Há uma dificuldade histórica da Assembleia da República em incluir mulheres nas listas para o órgão consultivo da Presidência. Este ano não foi exceção, e todos os eleitos são homens. Assentos para conselheiras só existiram por inerência ou nomeação dos Presidentes.

Zero. É este o número de mulheres que a Assembleia da República elegeu para o Conselho de Estado desde 1982, quando foi criado. Na verdade, a única mulher que representou o Parlamento no órgão consultivo do Presidente da República foi Assunção Esteves, que desempenhou o cargo de presidente da Assembleia da República (logo, teve assento por inerência).

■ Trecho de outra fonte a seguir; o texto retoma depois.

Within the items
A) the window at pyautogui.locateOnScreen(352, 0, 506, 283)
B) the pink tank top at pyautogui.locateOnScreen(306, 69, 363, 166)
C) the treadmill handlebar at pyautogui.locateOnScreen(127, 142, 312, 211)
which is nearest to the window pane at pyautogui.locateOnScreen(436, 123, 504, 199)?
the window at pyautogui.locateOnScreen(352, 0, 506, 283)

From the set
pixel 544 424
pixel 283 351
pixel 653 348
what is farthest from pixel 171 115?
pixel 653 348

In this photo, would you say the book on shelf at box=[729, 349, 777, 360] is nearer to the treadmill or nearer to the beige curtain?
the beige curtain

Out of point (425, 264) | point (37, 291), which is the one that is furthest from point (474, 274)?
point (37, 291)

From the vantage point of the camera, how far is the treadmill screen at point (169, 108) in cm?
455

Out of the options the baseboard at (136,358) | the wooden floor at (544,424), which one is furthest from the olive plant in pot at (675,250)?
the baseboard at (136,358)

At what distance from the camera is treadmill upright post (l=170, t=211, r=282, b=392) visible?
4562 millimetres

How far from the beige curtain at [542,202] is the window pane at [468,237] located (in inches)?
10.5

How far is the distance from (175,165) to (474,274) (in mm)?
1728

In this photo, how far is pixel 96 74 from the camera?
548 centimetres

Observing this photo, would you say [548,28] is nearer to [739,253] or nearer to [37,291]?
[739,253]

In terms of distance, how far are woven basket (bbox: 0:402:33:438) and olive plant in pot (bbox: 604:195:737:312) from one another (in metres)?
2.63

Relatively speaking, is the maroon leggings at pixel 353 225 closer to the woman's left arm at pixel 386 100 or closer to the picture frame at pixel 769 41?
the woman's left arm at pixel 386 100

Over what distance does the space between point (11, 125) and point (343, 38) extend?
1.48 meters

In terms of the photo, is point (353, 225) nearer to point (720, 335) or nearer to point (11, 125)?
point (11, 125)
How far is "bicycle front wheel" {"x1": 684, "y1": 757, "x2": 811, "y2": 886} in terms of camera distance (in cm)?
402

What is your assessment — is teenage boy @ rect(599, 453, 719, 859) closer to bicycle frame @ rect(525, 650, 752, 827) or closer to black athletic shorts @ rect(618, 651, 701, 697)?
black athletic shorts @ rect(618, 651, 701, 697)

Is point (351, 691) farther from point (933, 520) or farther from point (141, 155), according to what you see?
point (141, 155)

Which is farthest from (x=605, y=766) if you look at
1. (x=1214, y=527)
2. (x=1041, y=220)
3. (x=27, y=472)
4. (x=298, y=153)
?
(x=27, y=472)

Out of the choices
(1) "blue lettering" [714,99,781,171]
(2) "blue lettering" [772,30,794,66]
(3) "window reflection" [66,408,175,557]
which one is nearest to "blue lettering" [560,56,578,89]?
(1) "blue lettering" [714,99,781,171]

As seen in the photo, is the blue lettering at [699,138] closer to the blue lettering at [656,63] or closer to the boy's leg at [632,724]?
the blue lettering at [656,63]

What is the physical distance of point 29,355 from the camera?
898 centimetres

Esta é, aliás, a tendência: membros femininos no Conselho de Estado só acontece por inerência ou nomeação presidencial. Isto fica patente na atual constituição, em que há quatro conselheiras (Maria Lúcia Amaral, provedora de Justiça, a maestrina Joana Carneiro, que entrou para substituir António Damásio, a escritora Lídia Jorge e a presidente da Fundação Champalimaud e ex-ministra Leonor Beleza).

Historicamente, só mais uma mulher teve assento no órgão consultivo. Além destas três e de Assunção Esteves, Manuela Ferreira Leite esteve no Conselho de Estado. E aí, em 2006, fê-lo por nomeação do então Presidente da República, Aníbal Cavaco Silva. Tornando-se líder do PSD em 2008, deixou o lugar vago, sendo substituída por Leonor Beleza.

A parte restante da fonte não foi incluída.